Control flutter was a possibility but the elevator, stabilizer, fin and rudder all reached the ground in one piece and showed no evidence of any flutter or other failure. The NTSB’s probable cause finding is that the pilot exceeded the structural limits of the airplane which is as obvious and meaningful as also pointing out that the crash was caused by the airplane hitting the ground.
The other piston twin accident mystery involved a Beech Duke departing Sedona in the Arizona Red Rock country. Sedona’s runway is on a plateau with an elevation of 4,830 feet. It was a warm day creating a density altitude of 7,100 feet.
Anyone who has ever flown the sleek turbocharged and pressurized Duke knows that it looks fast just sitting still, but is pretty much of a slug on takeoff with modest at best initial acceleration. But when the NTSB worked the performance numbers it found that the Duke should have lifted off after using 2,805 feet of the Sedona runway, despite the high density altitude. The POH also showed that the Duke could have accelerated to rotation speed, and then aborted the takeoff and stopped in a total distance of 4,900 feet. The Sedona runway is 5,132 feet long.

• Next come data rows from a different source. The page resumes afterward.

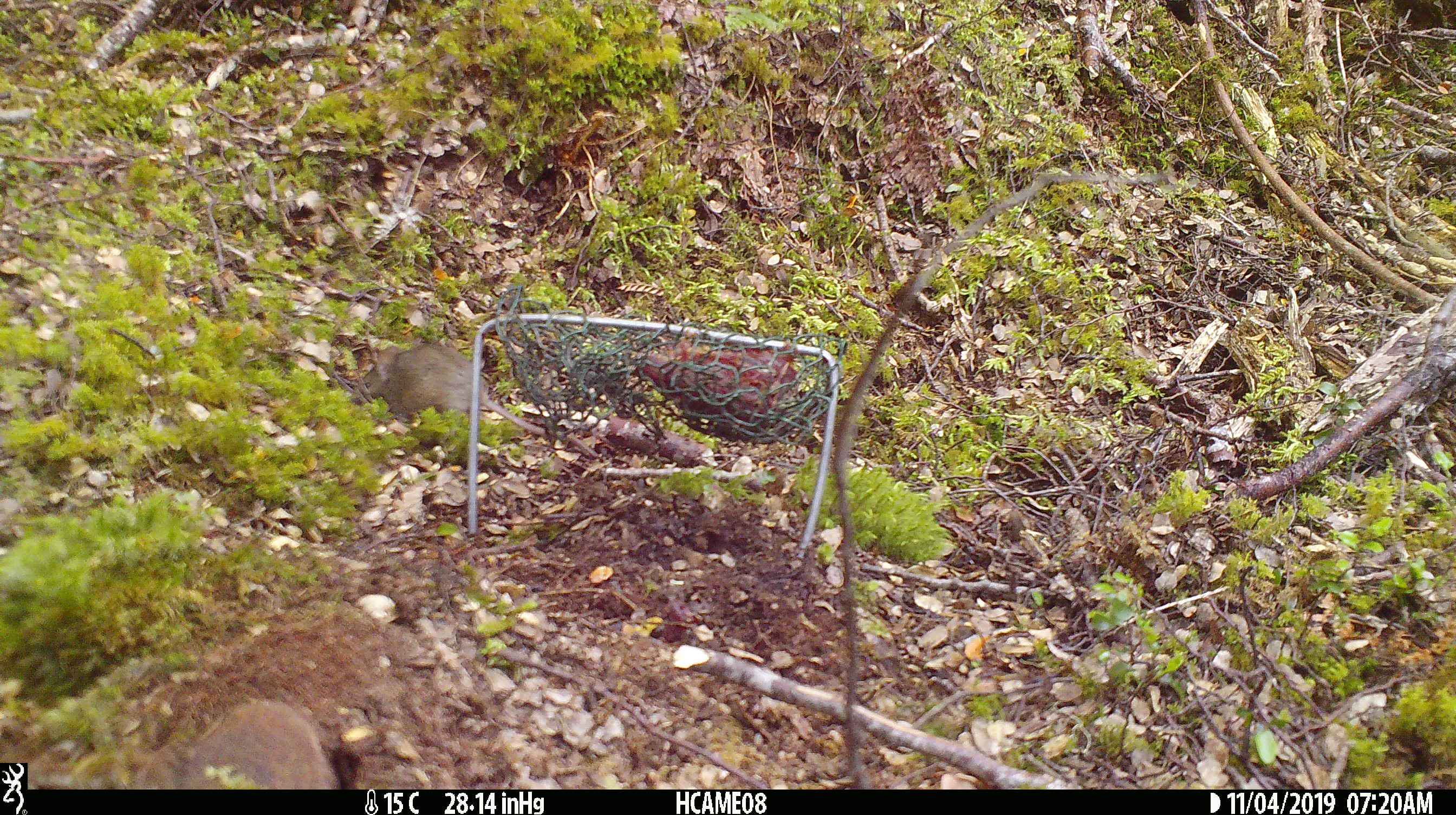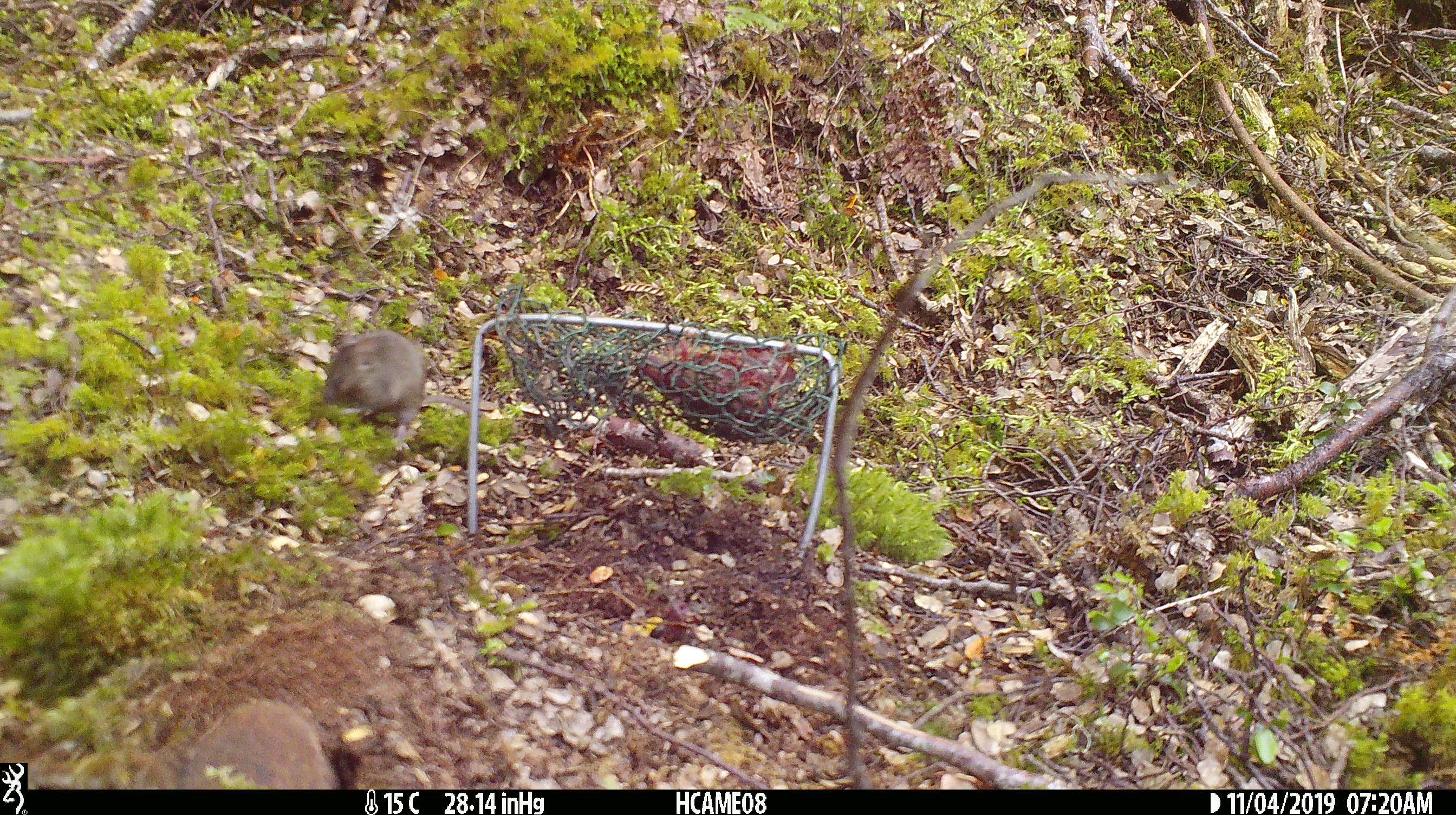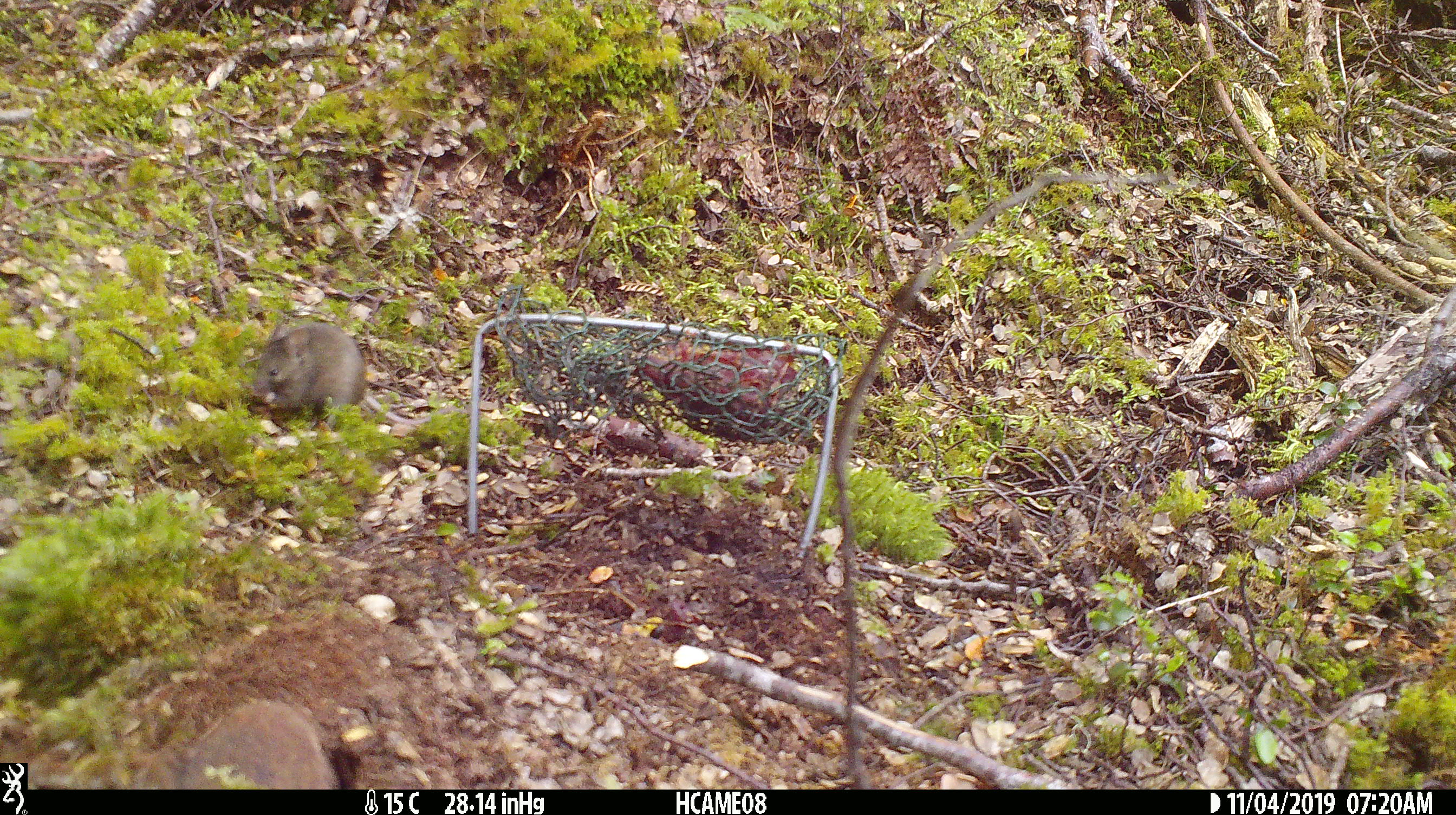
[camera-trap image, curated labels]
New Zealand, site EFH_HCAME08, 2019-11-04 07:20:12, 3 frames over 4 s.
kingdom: Animalia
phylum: Chordata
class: Mammalia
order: Rodentia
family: Muridae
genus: Mus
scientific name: Mus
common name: mouse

For some reason the Duke never rotated, and the pilot made no apparent attempt to abort the takeoff. The Duke, with engines sounding at full power, went off the end of the runway dropping off into a deep gully where it caught fire and killed the three people onboard.
Several witnesses, mostly pilots, watched the accident unfold. All agreed the engines sounded normal and like they were making full power. Some said the airplane was moving fast, others said acceleration slowed about half way down the runway. None saw any attempt by the pilot to raise the nose.
The private pilot was not highly experienced but had more than 600 hours total, more than 100 hours of multi time, and more than 60 hours in the Duke. He had attended initial and recurrent simulator training for the Duke and his instructors told investigators he had been very attentive, knew the airplane and its systems well, and was a good student.
What comes immediately to my mind is that the gust lock may have been in the controls. But the lock was found in the cabin, not the cockpit, and the holes in the control column where the lock pins the column were not deformed.
Examination and testing of the engines, propellers and other components didn’t reveal any reason the Duke wasn’t making full power confirming witness reports of the sound of the engines.
At least the NTSB is forthright in its probable cause finding on this one. It reported that it just doesn’t know why the pilot didn’t raise the nose of the Duke or abort the takeoff. Both accident causes remain mysteries.